Output the data in full. Keep every entry exactly as written.

····················

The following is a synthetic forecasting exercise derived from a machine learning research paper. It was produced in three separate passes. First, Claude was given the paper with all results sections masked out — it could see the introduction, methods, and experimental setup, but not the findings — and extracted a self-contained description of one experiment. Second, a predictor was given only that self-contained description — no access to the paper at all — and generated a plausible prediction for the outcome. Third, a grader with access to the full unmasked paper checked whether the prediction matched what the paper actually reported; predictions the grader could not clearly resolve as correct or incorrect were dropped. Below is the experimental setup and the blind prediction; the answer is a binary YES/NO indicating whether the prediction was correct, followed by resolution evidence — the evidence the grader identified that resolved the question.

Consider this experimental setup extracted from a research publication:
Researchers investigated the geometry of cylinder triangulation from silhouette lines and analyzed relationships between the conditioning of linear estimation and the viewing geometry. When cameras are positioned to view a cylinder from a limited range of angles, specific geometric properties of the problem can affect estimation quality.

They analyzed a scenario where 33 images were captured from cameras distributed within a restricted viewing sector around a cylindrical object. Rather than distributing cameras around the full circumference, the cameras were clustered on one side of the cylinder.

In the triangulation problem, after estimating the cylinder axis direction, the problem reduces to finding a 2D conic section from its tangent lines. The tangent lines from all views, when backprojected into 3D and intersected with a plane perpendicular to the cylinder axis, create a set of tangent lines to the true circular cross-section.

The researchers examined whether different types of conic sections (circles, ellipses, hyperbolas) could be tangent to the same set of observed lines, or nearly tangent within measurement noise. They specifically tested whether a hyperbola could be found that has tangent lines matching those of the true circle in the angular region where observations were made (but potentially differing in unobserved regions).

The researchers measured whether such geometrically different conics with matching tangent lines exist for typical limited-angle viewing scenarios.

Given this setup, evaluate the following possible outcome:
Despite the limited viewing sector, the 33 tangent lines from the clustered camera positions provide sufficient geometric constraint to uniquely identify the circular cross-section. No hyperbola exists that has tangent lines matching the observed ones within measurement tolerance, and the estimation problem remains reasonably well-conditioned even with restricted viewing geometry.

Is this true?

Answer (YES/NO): NO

····················

### FINISHED EXERCISE
The following is a synthetic forecasting exercise derived from a machine learning research paper. It was produced in three separate passes. First, Claude was given the paper with all results sections masked out — it could see the introduction, methods, and experimental setup, but not the findings — and extracted a self-contained description of one experiment. Second, a predictor was given only that self-contained description — no access to the paper at all — and generated a plausible prediction for the outcome. Third, a grader with access to the full unmasked paper checked whether the prediction matched what the paper actually reported; predictions the grader could not clearly resolve as correct or incorrect were dropped. Below is the experimental setup and the blind prediction; the answer is a binary YES/NO indicating whether the prediction was correct, followed by resolution evidence — the evidence the grader identified that resolved the question.

Consider this experimental setup extracted from a research publication:
Researchers investigated the geometry of cylinder triangulation from silhouette lines and analyzed relationships between the conditioning of linear estimation and the viewing geometry. When cameras are positioned to view a cylinder from a limited range of angles, specific geometric properties of the problem can affect estimation quality.

They analyzed a scenario where 33 images were captured from cameras distributed within a restricted viewing sector around a cylindrical object. Rather than distributing cameras around the full circumference, the cameras were clustered on one side of the cylinder.

In the triangulation problem, after estimating the cylinder axis direction, the problem reduces to finding a 2D conic section from its tangent lines. The tangent lines from all views, when backprojected into 3D and intersected with a plane perpendicular to the cylinder axis, create a set of tangent lines to the true circular cross-section.

The researchers examined whether different types of conic sections (circles, ellipses, hyperbolas) could be tangent to the same set of observed lines, or nearly tangent within measurement noise. They specifically tested whether a hyperbola could be found that has tangent lines matching those of the true circle in the angular region where observations were made (but potentially differing in unobserved regions).

The researchers measured whether such geometrically different conics with matching tangent lines exist for typical limited-angle viewing scenarios.

Given this setup, evaluate the following possible outcome:
Despite the limited viewing sector, the 33 tangent lines from the clustered camera positions provide sufficient geometric constraint to uniquely identify the circular cross-section. No hyperbola exists that has tangent lines matching the observed ones within measurement tolerance, and the estimation problem remains reasonably well-conditioned even with restricted viewing geometry.

Is this true?

Answer (YES/NO): NO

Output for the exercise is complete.